I want the police to go into situations I would avoid like the plague or to go undercover in places I don't want to tread. And there are many other jobs people do that I want to see done, like working on skyscrapers, but you're not going to catch me up there.
Soehow it's only the war that rises to the level of moral outrage at our all to human inconsistencies. Ultimately, yelling "chickenhawk" is a political tactic and not a philospohical argument. It is the attempt to induce shame into those who support the war for the sake of reducing support for the war and achieving the political objectives of war opponents. One can only yell "chickenhawk" from a place of safety protected by people who go out there.
We should honor their sacrifices to say the least, even if Google can't muster enough to display the kind of icon they so easily create for Halloween and Groundhog Day.
Personally I had to learn my way past my familial upbringings, which were not matching up with the rest of the world, under come to terms with my own views of the role of warfare in this world of ours. I have 'been there, done that' through teen years listening to various protests and the fossilized instructors at the university level, and their apparent disconnect between their views and what that led them to and what I was observing. Being interested in warfare from a young age did help a lot, and so did studying on it and the men involved...
My body, however, would disqualify me from any such activities and coming to terms with that did take a bit. Serving the Nation, however, looked good just from personality viewpoint, financial viewpoint and not minding lower pay to know something good was being done. As it was DoD beat out Interior by a week. And while the bureaucracy is frustrating beyond belief, being able to ensure the warfighter got good information in a timely way and finding better means to do so is a great satisfaction. I have met and worked with men and women from all branches of the service, plus a number of our Allies and came to a deep and abiding appreciation and affection for them all. Using years of my life to hand something back to them and my Nation fits with what life handed to me. I came into work after 9/11 even with back spasms that could barely let me drive and a half-hour walk to get from the parking lot to my job... which I then volunteered to help spell those working around the clock to get every shred of information we could out to the warfighter. Just do the work and let those who had been doing it rest, for it looked to be a long fight ahead.

§

_What is asked_
1) Rewrite everything in the commentary from "I want the police" down to "me up there.", switching "skyscrapers" to "bridges".
2) According to the commentary, which department did DoD beat out, and by how much?
3) Decide whether each statement agrees with the commentary, and support each yes or no with the deciding words quoted from it.
(a) Yelling "chickenhawk" is described as a philosophical argument.
(b) The writer's body would disqualify the writer from such activities.
(c) Google is said to create icons for Halloween and Groundhog Day.

_Dataset extract_

§

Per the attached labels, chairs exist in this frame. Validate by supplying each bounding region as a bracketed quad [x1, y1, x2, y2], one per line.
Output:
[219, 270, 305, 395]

§

_Answer set_
1)
I want the police to go into situations I would avoid like the plague or to go undercover in places I don't want to tread. And there are many other jobs people do that I want to see done, like working on bridges, but you're not going to catch me up there.

2) Interior, by a week.

3)
(a) No: "yelling "chickenhawk" is a political tactic and not a philospohical argument."
(b) Yes: "My body, however, would disqualify me from any such activities"
(c) Yes: "the kind of icon they so easily create for Halloween and Groundhog Day."